Biden was correct about the shotgun limits. Federal waterfowl regulations require that hunters adjust shotgun magazines so that the gun can only fire three rounds before it must be re-loaded.
Still, the NRA insisted that Biden did not know what he was talking about. The text of the tweet read:
'I believe in the 2nd Amendment, but nobody says you can have a magazine with 100 clips in it.'
1) Joe: Actions speak louder than words. YOU DON'T 'believe' in our #2A rights - your votes and policies prove that.
2) BTW - what does 'a magazine with 100 clips in it' even mean?
The tweet is included below:
"I believe in the 2nd Amendment, but nobody says you can have a magazine with 100 clips in it."-- NRA (@NRA) November 11, 2019
1) Joe: Actions speak louder than words. YOU DON'T "believe" in our #2A rights - your votes and policies prove that.
2) BTW - what does "a magazine with 100 clips in it" even mean? pic.twitter.com/wNfNWzRbfI
The tweet that followed in the thread contained a Breitbart article by AWR Hawkins published on November 10, 2019, that fills in the missing context implied in the NRA's tweet:
Ironically, leftists often refer to ammunition feeding devices as "clips" instead of magazines, but Biden used the word "clips" in place of bullets. He realized his mistake and corrected himself.
The phrases that Biden used in his rally speech are firearm terms that are commonly misstated. "Bullets" are often used as shorthand for "cartridges." The NRA described the difference between the two terms in a blog post published on August 31, 2016:
Bullets are frequently used to describe ammunition but that's actually not the case. A cartridge is single, complete round of ammunition that is made up of four components: casing, primer, powder, and projectile...

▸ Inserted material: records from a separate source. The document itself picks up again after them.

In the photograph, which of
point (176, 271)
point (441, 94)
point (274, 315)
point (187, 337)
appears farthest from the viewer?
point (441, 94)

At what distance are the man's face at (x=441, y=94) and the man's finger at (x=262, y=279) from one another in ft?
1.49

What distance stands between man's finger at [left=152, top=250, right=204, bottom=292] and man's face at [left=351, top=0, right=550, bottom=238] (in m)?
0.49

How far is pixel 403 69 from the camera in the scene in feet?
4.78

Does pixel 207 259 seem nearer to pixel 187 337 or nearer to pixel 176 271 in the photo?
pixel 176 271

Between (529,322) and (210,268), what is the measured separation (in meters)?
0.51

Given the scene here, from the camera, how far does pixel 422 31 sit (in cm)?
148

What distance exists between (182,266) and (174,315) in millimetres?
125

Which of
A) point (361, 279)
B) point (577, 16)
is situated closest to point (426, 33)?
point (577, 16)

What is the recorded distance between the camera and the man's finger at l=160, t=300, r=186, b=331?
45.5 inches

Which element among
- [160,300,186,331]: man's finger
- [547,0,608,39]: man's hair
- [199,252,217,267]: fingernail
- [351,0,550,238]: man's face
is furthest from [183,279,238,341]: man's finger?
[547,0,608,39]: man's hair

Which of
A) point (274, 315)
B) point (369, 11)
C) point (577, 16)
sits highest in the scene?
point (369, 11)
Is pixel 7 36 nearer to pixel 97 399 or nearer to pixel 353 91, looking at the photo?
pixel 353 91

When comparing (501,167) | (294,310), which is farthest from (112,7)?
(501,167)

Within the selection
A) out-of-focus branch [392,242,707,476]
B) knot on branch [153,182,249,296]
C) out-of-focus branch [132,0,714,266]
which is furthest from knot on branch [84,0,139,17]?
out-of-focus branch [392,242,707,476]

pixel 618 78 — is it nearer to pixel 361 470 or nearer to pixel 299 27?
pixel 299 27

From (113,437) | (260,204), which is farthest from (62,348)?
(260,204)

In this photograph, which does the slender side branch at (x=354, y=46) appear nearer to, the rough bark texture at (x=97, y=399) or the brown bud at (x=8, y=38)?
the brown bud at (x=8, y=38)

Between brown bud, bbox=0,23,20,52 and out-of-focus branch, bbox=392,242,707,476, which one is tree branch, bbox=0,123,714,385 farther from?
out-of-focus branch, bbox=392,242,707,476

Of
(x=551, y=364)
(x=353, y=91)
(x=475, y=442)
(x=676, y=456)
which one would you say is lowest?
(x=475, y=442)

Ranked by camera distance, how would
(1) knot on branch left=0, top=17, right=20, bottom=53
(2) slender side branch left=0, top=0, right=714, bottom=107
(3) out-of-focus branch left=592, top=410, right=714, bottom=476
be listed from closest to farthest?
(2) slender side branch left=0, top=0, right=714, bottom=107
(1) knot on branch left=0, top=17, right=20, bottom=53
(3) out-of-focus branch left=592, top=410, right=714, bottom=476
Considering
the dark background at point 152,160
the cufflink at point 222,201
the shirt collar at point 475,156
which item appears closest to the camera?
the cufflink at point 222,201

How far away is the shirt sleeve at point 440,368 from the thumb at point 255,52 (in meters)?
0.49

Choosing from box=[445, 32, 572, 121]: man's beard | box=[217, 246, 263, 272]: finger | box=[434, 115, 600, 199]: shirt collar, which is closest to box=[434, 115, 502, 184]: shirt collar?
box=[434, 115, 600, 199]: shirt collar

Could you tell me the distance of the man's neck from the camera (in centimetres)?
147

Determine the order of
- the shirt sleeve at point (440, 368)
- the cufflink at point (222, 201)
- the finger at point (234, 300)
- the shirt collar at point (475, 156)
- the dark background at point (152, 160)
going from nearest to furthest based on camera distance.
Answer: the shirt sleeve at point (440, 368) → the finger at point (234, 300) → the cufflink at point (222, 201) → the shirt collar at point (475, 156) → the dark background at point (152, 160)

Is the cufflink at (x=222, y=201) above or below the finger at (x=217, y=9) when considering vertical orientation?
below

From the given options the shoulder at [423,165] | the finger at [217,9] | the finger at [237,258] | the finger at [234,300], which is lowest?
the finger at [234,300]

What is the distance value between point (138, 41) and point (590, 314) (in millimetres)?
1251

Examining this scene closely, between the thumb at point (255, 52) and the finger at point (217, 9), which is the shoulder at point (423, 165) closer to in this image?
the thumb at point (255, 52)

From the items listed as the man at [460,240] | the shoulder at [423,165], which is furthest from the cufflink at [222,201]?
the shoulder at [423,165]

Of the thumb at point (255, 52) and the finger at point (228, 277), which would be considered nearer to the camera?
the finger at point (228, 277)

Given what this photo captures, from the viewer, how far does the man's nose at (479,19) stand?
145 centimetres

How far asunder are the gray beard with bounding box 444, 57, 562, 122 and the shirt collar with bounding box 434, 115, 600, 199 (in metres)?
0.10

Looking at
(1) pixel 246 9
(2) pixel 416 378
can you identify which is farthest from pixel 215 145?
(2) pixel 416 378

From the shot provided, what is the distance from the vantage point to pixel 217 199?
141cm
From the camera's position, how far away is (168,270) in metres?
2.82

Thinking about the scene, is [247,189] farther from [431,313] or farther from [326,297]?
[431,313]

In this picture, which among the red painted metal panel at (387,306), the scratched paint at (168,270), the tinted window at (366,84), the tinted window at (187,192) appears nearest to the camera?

The final component of the cartridge is the projectile which is expelled from a gun, aka a bullet. Bullets can be of many materials, shapes, weights and constructions such as solid lead, lead with a jacket of harder metal, round-nosed, flat-nosed, hollow-pointed, etc. This is why bullets and cartridge (or ammunition) are not the same.
The same post detailed the difference between a "clip" and a "magazine," which are often confused:
A clip is a device for holding a group of cartridges. It is used as a tool to transfer cartridges into a magazine...
On the other hand, a magazine is a spring-loaded container for cartridges that may be an integral part of the gun's mechanism or may be detachable.
In the campaign rally speech, Biden seemed to be referring to the use of high-capacity or large-capacity magazines. According to the definition provided by the Giffords Law Center to Prevent Gun Violence:
Although the statutory definitions vary, magazines with a capacity of more than 10 rounds of ammunition are generally considered "large capacity" magazines.
Similarly, magazines hold cartridges, and bullets are a part of cartridges -- and therefore, ammunition. These corrections are what Biden alluded to when he made his adjustment.